Sacramento County officials and Sheriff Scott Jones should get a ticket themselves for how they’ve mishandled a lucrative contract for red-light cameras.
They should have informed the county Board of Supervisors that the company in line to install, maintain and operate the cameras is entangled in a bribery scandal in Chicago. Supervisors shouldn’t have had to find out from The Bee.
Unbelievably, the contract renewal with Phoenix-based Redflex Traffic Systems was placed on the supervisors’ Dec. 10 consent agenda – for routine business that is typically done without any board discussion or public debate. Ultimately, the agenda is set by the office of County Executive Brad Hudson.
Even after last week’s story by The Bee’s Tony Bizjak, the contract still is planned for the consent agenda, a county spokesman told The Bee’s editorial board on Monday.
That would be a big mistake. This is not a routine matter; it is an item that supervisors should debate and decide in full public view.

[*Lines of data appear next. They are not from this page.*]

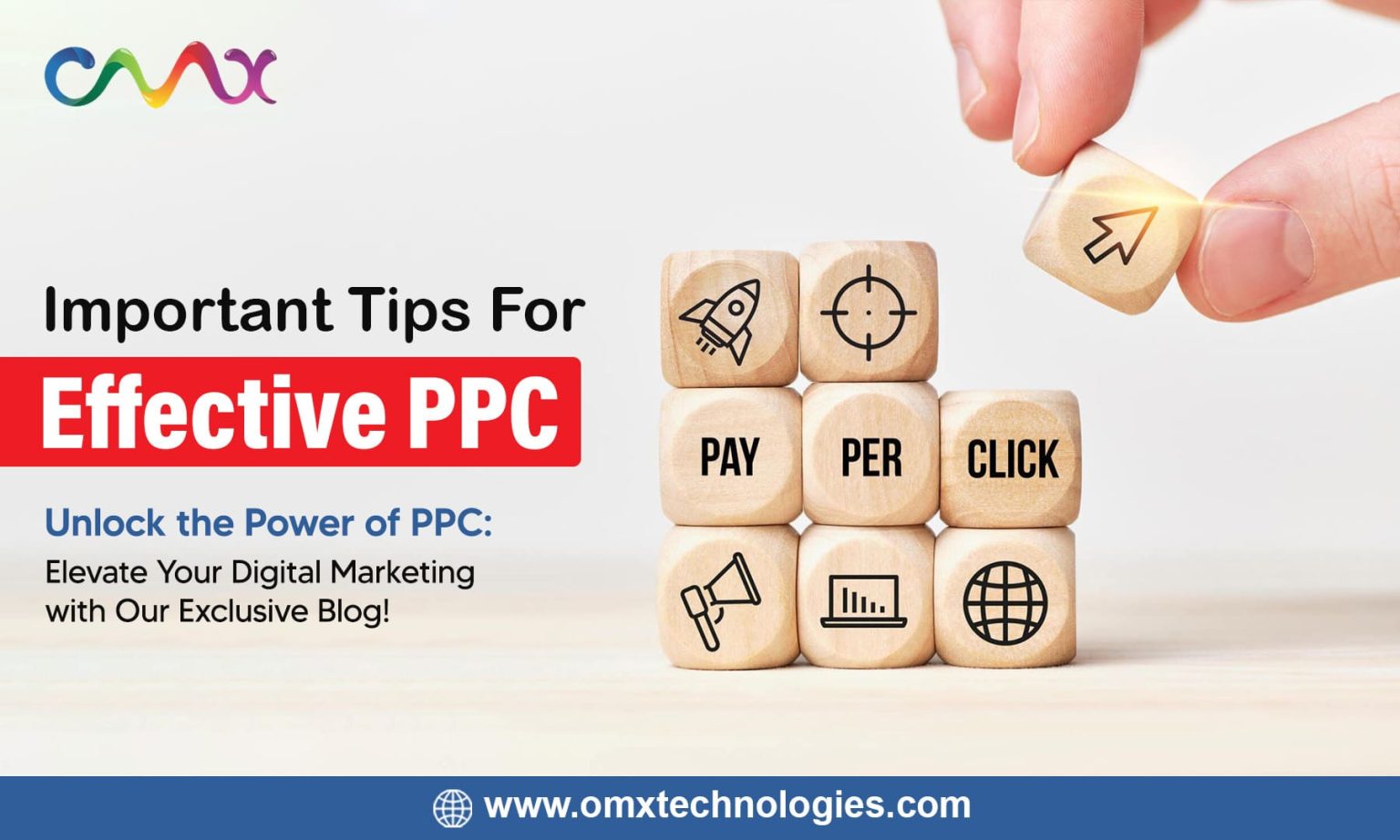 Top PPC company in Pune | OMX Technologies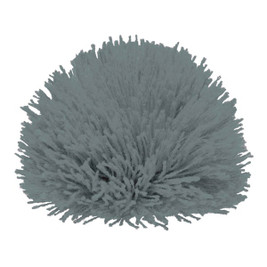 AJM POMACR8 - Pom Pom Acrylique (8 cm)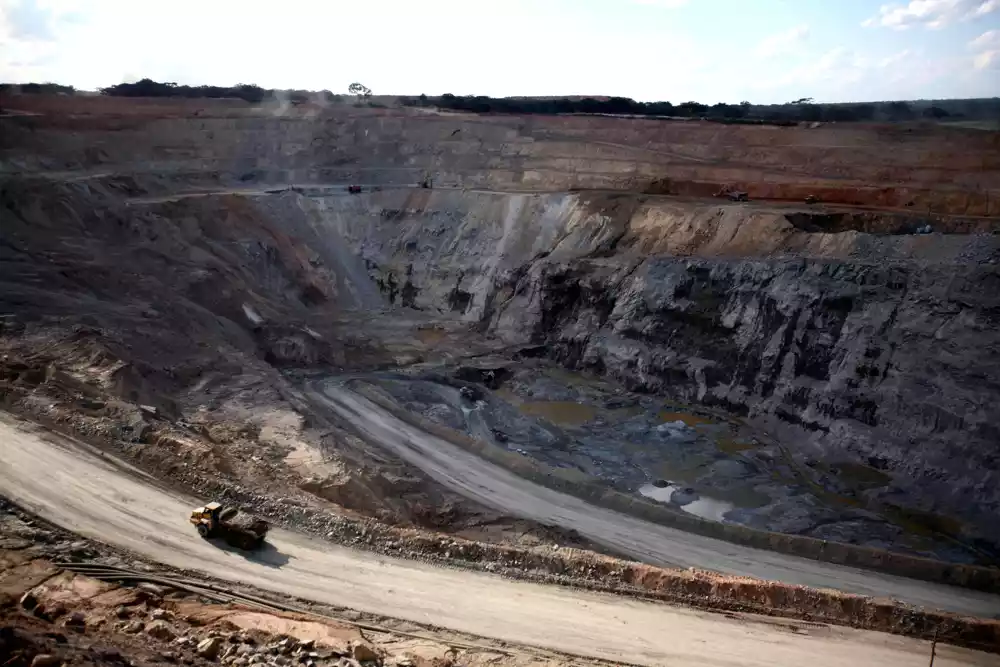 U Španiji su tri rudara poginula nakon urušavanja rudnika potaše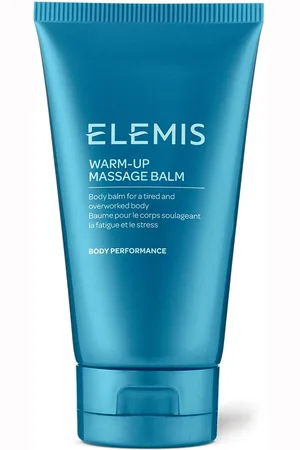 Elemis Body Performance Warm Up Massage Balm 150 ml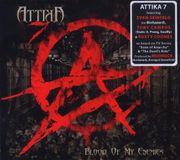 Blood Attika 7 Blood Of My Enemies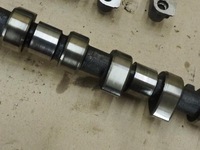 фото thumb №7, Головка двигуна r6010161401 mercedes vito w638 2.3 td 79km 96-03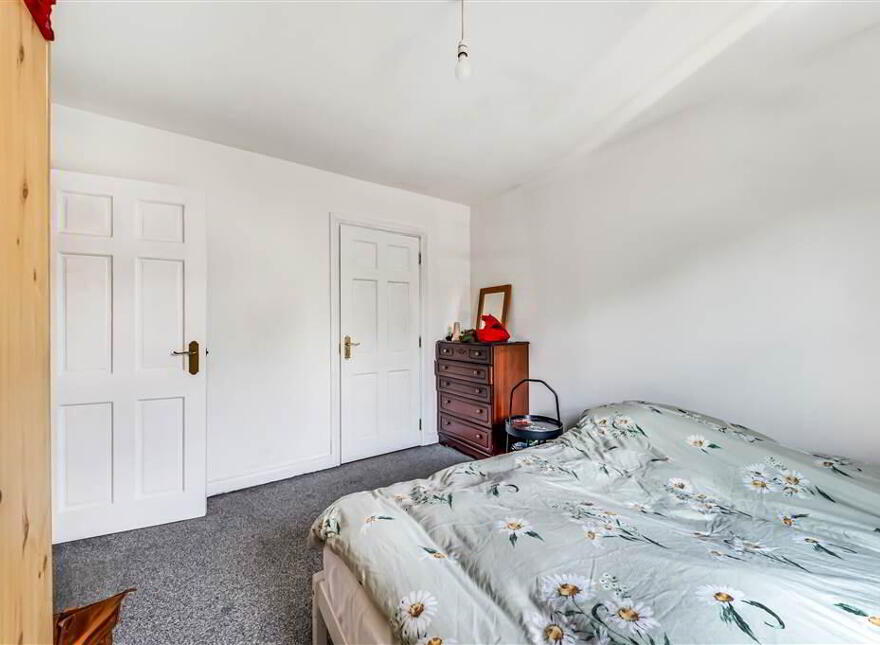5 Milfort Mews, Dunmurry, Belfast, BT17 9JE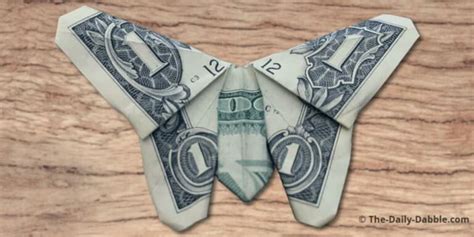 7 Money Origami Animal Tutorials | DIY Dollar Bill Origami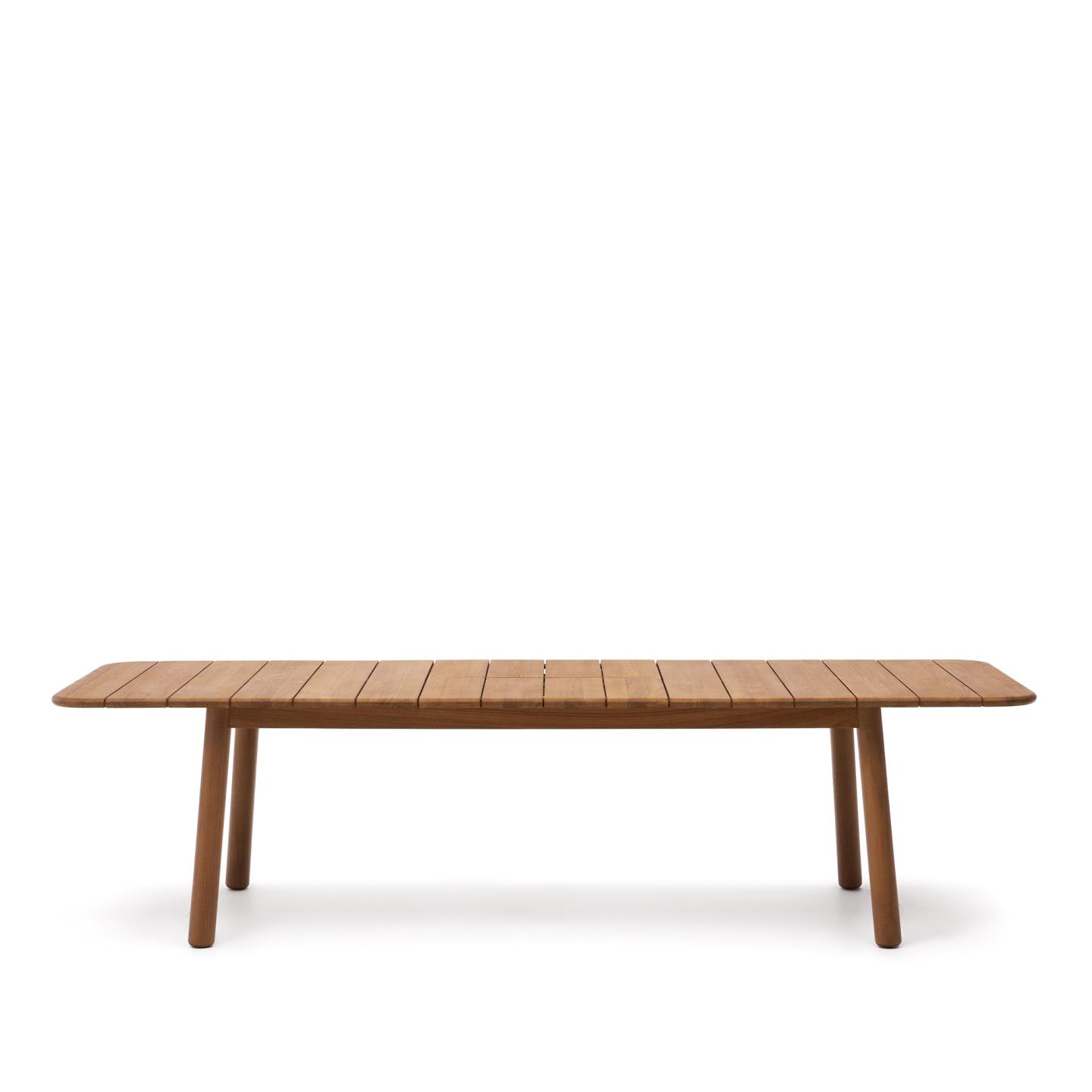 KAVE HOME Gartentisch TURQUETA KAVE HOME Tisch TURQUETA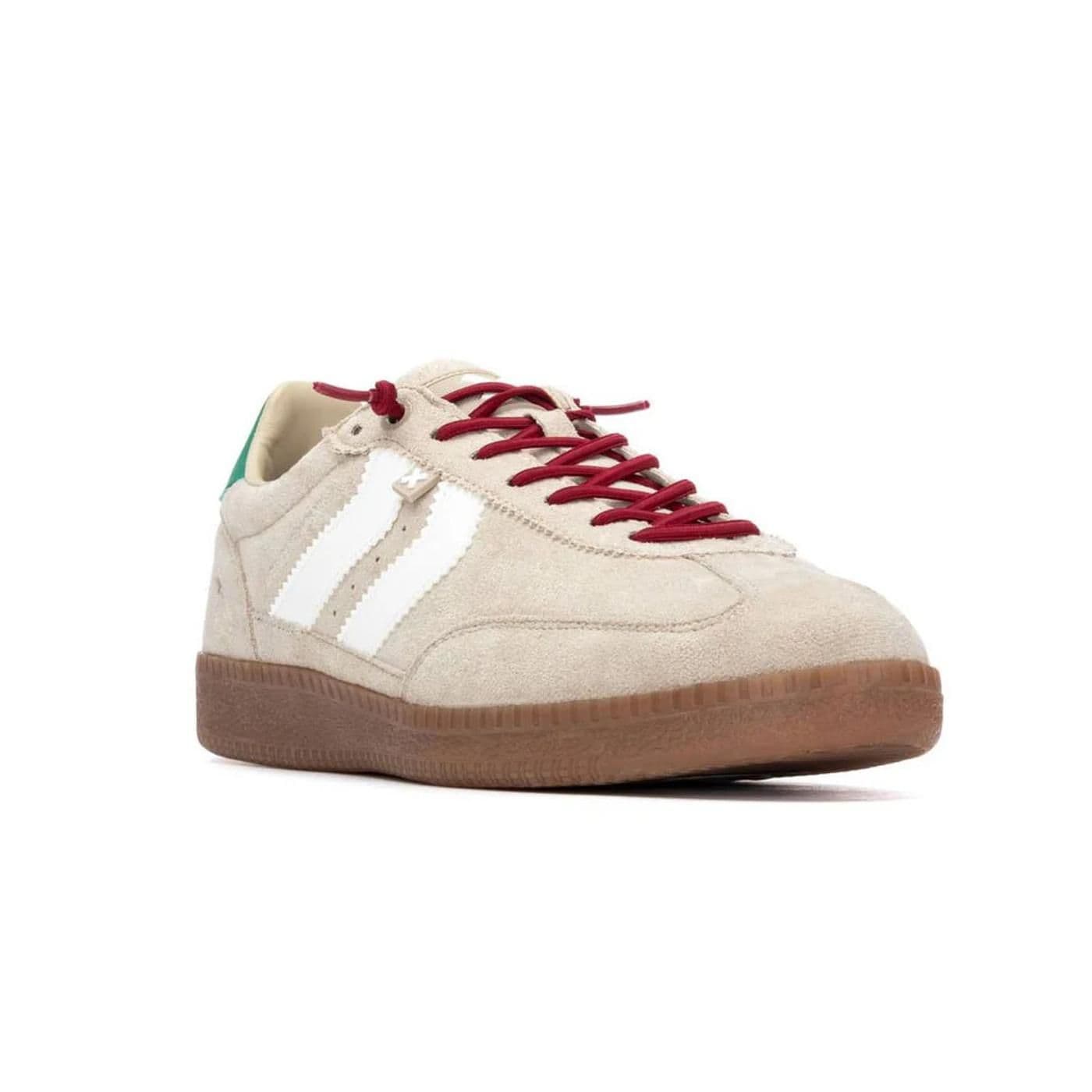 ZAPATO SRA 144170 ant beige - image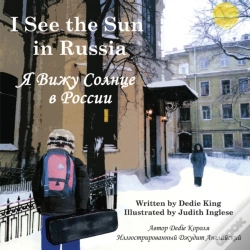 Capa do artigo I See The Sun In Russia Volume 4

This is no small piece of business. At stake is a contract for three to seven years valued at $6.5 million to $11 million. Redflex has held the current contract since 2008 and is being paid $1.3 million a year.
The county awards the contract and has a memorandum of understanding with the city of Sacramento for cameras inside the city limits. There are cameras at 26 major intersections, with plans to install them at 14 more. The Sheriff’s Department runs the program for the city and county. The department says that between November 2012 and the end of October, nearly 78,000 violations were recorded, leading to more than 20,200 citations.
Redflex has acknowledged improper payments and gifts to the city official in charge of Chicago’s red-light camera program, but says the employees involved, including four top executives, are no longer with the company. After meeting with Redflex officials, the Sheriff’s Department says it is satisfied with the steps the company has taken and confident that the company is not corrupt.
But that isn’t the end of it.
One of the three losing bidders for the Sacramento contract has filed an official protest. ATS, which came in second in the staff ranking, says that Redflex should have been given a higher “risk” rating because of the scandal. The Chicago Tribune, which broke what it describes as a $2 million bribery scheme, says that Redflex is under federal investigation.
Certainly, that should be enough for asking some pointed questions – and getting honest answers in public. Even if Sheriff Jones and county staffers somehow don’t believe that’s necessary, supervisors should step in and make it their business. Their duty to be responsible stewards of taxpayers’ money demands no less.